29. By this stage police had spent some 350.5 man hours, 4.5 fixed wing hours, 17.1 helicopter hours and 26.1 boat hours searching for the deceased. This does not include the many hundreds of hours by community members spent looking for the deceased.
30. In January 2004, after representation, Mr Jeffrey Garrawarru gave a recorded statement to police. He gave police names of people whom he belived should be spoken to in relation to the deceased’s disappearance. These people have been spoken to, and their statements are contained in the brief of evidence. None of these people were able to shed any light on the disappearance of the deceased.
31. Mr Garrawarru also gave to police three items which he believed were related to the deceased. The first was a bible, which he found at the deceased’s residence on the 12th of January, but which he had not seen on the 11th of January.
32. The second item is a cap, the type of which the deceased wore, and which is missing. However, the cap is of a type that is common, and was given out by boat yards whenever boats were sold to people from the Island.

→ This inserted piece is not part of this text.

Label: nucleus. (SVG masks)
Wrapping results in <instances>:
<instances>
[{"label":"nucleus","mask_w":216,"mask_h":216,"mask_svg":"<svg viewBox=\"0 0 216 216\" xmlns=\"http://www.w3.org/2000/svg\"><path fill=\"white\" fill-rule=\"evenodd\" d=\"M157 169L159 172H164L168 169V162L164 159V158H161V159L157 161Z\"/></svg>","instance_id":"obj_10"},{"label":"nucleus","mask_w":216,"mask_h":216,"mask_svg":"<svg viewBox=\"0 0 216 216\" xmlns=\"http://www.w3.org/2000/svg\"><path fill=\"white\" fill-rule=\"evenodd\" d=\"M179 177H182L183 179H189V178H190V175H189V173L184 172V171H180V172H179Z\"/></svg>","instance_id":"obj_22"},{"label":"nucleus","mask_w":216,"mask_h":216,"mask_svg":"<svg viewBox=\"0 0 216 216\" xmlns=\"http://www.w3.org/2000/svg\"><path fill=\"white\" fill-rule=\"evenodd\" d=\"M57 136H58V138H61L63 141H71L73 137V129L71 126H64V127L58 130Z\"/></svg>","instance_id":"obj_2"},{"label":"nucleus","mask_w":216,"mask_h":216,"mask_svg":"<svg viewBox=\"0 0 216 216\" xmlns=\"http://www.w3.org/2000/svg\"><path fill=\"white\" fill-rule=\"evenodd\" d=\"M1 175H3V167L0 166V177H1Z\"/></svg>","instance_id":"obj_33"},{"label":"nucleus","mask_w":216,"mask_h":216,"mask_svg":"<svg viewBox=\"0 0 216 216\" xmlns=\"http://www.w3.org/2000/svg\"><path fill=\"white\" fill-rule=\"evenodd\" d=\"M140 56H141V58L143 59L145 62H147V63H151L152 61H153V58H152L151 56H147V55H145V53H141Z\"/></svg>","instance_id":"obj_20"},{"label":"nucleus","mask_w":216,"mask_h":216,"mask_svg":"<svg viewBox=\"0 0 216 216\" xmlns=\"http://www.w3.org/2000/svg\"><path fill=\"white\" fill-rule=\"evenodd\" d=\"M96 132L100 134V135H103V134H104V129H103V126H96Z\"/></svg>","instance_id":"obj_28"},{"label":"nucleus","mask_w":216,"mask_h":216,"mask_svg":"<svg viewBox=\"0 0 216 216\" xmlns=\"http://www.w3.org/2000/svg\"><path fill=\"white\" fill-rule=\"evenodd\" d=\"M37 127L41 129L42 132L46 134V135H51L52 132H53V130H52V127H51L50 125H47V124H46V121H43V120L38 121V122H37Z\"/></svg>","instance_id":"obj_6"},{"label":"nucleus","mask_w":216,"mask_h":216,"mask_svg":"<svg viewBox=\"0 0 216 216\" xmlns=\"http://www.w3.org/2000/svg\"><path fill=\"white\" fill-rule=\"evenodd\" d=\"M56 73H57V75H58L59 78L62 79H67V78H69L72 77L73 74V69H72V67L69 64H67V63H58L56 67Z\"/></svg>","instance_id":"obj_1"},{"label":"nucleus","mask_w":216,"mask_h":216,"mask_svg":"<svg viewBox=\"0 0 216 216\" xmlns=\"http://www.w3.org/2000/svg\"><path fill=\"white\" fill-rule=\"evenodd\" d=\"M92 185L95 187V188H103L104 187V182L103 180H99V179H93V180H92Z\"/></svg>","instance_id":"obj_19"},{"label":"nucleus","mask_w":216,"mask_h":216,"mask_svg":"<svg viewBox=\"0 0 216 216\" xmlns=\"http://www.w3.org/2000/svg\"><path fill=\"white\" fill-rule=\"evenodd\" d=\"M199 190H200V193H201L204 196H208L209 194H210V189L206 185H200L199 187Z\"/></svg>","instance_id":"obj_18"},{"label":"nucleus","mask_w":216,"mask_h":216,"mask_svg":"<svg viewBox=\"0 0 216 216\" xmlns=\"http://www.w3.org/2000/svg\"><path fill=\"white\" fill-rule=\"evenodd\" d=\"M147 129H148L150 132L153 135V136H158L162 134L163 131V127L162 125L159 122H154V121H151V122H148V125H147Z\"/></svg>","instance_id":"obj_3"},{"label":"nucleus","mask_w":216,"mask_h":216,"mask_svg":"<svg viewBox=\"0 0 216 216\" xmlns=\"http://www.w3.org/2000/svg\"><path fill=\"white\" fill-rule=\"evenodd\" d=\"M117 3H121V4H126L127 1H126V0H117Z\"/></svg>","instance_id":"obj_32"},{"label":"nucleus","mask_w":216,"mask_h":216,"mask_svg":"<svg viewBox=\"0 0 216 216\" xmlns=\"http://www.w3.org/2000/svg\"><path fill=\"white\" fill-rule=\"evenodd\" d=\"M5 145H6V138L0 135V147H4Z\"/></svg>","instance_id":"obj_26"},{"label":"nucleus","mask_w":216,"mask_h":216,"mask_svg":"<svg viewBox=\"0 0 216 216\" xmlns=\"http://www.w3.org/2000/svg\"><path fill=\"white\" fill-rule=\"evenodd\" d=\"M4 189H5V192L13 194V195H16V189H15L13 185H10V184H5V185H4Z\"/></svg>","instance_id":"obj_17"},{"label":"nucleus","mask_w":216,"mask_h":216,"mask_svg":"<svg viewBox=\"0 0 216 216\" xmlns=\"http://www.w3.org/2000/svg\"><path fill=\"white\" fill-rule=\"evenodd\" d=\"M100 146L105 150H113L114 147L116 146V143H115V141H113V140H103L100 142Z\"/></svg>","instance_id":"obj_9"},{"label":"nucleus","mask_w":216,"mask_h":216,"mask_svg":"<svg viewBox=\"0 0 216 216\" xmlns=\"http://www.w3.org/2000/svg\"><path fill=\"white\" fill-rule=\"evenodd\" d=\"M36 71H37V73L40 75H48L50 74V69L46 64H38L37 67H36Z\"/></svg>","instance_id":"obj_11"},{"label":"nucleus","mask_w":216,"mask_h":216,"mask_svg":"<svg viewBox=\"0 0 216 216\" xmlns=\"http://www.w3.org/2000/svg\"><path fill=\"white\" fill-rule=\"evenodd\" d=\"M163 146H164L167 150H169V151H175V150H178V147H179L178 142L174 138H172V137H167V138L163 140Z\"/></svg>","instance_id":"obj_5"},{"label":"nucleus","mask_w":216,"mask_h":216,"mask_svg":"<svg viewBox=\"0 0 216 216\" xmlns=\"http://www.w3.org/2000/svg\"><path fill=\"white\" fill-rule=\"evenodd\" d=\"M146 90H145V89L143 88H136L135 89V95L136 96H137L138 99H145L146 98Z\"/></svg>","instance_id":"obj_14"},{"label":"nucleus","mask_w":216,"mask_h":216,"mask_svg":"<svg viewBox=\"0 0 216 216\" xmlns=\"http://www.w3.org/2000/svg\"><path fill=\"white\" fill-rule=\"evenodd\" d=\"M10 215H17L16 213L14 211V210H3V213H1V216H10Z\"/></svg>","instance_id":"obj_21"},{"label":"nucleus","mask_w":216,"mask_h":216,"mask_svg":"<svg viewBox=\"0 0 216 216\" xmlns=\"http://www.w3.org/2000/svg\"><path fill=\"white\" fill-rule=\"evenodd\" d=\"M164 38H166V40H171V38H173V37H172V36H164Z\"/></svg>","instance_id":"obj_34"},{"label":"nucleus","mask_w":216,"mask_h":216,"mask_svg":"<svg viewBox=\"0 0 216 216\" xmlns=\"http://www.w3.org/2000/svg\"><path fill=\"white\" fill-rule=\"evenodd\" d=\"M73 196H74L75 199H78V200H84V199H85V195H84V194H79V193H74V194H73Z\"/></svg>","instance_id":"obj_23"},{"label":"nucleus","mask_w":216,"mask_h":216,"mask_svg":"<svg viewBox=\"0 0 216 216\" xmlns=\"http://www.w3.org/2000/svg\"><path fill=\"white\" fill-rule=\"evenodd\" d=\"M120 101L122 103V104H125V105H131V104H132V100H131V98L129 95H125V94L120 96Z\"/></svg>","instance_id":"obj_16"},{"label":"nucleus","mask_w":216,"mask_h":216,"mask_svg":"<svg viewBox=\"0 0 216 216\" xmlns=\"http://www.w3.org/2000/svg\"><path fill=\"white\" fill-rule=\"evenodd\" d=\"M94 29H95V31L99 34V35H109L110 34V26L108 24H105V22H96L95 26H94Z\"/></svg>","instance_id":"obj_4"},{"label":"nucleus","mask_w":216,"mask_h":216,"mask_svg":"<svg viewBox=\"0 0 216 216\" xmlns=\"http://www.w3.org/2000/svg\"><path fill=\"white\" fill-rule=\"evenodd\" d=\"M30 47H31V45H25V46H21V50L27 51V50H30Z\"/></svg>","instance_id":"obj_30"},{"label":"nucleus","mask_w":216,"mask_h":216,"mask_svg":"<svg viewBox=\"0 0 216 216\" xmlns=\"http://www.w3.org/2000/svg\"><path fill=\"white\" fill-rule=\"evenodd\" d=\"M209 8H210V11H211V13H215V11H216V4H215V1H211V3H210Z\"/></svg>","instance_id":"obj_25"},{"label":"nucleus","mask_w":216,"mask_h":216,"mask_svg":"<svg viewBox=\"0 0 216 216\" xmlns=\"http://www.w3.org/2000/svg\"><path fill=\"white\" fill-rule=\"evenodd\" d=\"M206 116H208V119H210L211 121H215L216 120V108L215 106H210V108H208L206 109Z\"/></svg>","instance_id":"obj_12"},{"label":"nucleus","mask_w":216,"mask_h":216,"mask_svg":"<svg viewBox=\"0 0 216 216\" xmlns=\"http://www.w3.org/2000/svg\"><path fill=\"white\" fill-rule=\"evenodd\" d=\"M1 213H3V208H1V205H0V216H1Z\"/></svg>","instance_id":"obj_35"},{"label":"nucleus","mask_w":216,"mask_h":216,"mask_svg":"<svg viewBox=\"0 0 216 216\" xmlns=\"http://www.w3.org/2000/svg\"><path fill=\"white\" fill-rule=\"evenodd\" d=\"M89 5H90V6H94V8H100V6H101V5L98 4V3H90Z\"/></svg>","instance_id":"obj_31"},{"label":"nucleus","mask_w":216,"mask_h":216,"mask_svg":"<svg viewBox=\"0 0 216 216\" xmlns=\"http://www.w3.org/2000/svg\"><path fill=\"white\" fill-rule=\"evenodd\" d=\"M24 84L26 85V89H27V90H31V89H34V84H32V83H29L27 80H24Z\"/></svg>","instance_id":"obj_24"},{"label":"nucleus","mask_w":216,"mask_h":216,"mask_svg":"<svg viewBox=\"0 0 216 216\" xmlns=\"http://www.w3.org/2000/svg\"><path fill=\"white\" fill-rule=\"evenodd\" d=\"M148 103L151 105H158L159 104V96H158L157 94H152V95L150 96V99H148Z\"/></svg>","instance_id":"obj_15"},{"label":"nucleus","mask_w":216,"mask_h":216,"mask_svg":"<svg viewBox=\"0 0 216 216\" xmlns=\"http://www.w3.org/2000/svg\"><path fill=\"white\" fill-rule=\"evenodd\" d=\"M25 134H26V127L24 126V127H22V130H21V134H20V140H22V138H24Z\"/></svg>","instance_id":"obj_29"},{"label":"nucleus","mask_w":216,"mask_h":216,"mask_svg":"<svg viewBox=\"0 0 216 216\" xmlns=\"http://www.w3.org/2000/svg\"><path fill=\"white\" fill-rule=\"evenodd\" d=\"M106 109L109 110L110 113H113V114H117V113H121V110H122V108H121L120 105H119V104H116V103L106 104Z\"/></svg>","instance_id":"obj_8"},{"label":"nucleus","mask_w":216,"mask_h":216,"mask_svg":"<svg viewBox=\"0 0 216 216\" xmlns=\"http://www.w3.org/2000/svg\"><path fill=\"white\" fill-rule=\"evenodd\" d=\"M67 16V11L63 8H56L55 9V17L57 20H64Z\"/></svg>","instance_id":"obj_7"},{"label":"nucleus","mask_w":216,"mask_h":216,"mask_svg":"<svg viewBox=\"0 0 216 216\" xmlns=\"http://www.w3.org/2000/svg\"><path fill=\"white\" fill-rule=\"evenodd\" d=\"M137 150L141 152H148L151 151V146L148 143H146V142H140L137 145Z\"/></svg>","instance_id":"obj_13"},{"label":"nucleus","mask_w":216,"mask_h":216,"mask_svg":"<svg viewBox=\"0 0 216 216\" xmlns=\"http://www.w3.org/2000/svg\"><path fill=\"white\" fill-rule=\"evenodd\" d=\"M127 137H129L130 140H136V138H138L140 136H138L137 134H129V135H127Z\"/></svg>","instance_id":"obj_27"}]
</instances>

33. The third item was a shirt, found at the barge landing by Robert Barrawanga on the 2nd of January 2003. However neither the deceased’s daughter, Sarah Garrawurra, nor his grandson, Ralph Garrawurra believe that the shirt belonged to the deceased.
CONCLUSIONS AND RECOMMENDATIONS
34. From all the evidence, I am satisfied that the old man is now deceased. Whilst he may be a skilled and experienced bushman, it would not be possible for him, given his age, to have survived without recourse to assistance from community members. He has not been seen nor heard from since his disappearance. Close family members have told me that this is out of character for him. I do not believe that he left the island, which had been his home for his entire life. I find that he died within a short period of his disappearance. Sadly I am unable to answer all of the questions that the old mans disappearance has caused his family and community. Unfortunately the evidence does not lead me to any conclusion as to his actual cause of death. Crocodiles and sharks inhabit the waters of the island, the deceased was an elderly man, he may well have succumbed to accident or injury, or died of natural causes, or any combination of all of the above, leading to the lack of any remains. I am simply unable to say. However that he is deceased I am satisfied beyond doubt.
35. I am also satisfied that the search by the Northern Territory police was thorough and appropriate. They responded quickly to the call for assistance. Given the extensive nature of the search, and the lack of any result, the decision to suspend it cannot be criticised.